An NFP’s Form 990 reports significant information about compensation in the following areas:

  • Part VI asks whether the organization followed the rebuttable presumption procedure for determining the compensation of the organization’s CEO, Executive Director, top management official, other officers, and key employees. If so, then the organization must describe the process, including which offices or positions the process was used for and the year in which the process was last undertaken for each person.
  • Part VII displays by individual name, the calendar year compensation (W-2 amount as well as nontaxable benefits) paid to each officer, director, and trustee serving during the tax year as well as the top 20 key employees and top 5 highest compensated employees serving during the calendar year ending within the organization’s tax year. In certain circumstances, former officers, directors, trustees, key employees, and highest compensated employees are also required to be listed.
  • Schedule J includes a series of questions about whether particular types of compensation were provided to persons listed in Part VII such as first class or charter travel, housing allowances, severance payments, nonqualified retirement plans, and incentive compensation. If such compensation was provided by the NFP, then an explanation that identifies the name of the person (or class of persons such as all officers) who received the benefit and, in some cases, also the amount of the benefit, whether it was treated as taxable compensation, and/or the terms of the benefit must be provided.

How Can We Help

While it is important to remember that having a formal executive compensation policy and a compensation review process in place are not required by the IRS to obtain or maintain exempt status, an NFP which has adopted such policies and procedures is putting its best foot forward in the eyes of its many stakeholders. If you work with a not-for-profit in an oversight capacity, be sure to take some time on an annual basis to review the policies that are currently in place, consider updating them as your organization matures, and if any of these policies are not in place, consider adding them. Also, regularly review your organization’s Form 990 to be sure its disclosures regarding these governance practices, as detailed in Parts VI and VII as well as Schedule J, are complete and consistent with your understanding of how the practices are carried out. If you have any questions, please reach out to your Citrin Cooperman advisor. Our Not-For-Profit Industry Practice will work with your organization to ensure the best policies are in place to support future growth and success.

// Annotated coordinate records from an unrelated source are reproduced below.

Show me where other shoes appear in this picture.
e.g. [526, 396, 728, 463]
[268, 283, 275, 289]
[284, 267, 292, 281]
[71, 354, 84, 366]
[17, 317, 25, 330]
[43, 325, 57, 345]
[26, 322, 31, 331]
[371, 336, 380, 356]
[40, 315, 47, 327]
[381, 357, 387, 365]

An important note on governance issues

Not-for-profit organizations (NFPs) face scrutiny from a multitude of perspectives – the Internal Revenue Service (IRS), the legislature, watchdog organizations, donors, news media, and the states in which they operate. Because the annual information return (Form 990) filed by most NFPs is readily available on the internet, these stakeholders have easy access to data about an organization’s operations which they can use to make judgements about it. The first line of defense is the establishment of good governance practices which are regularly followed.

Although the federal tax laws do not require the adoption of any particular policies or procedures, it is essential for an NFP to carefully consider which governance practices are most appropriate to enable the organization to operate in an effective and compliant manner. Additionally, since the Form 990 discloses information about a number of governance-related items, not only have they become the de facto best practices for NFPs, there will be many data points from which readers of the form can draw conclusions about the organization.

Therefore, it is not only crucial for an NFP to establish good governance practices, it must also prepare its Form 990 while disclosing these practices effectively. This series explores the key governance areas disclosed in the Form 990 and highlights important considerations for not-for-profit organizations.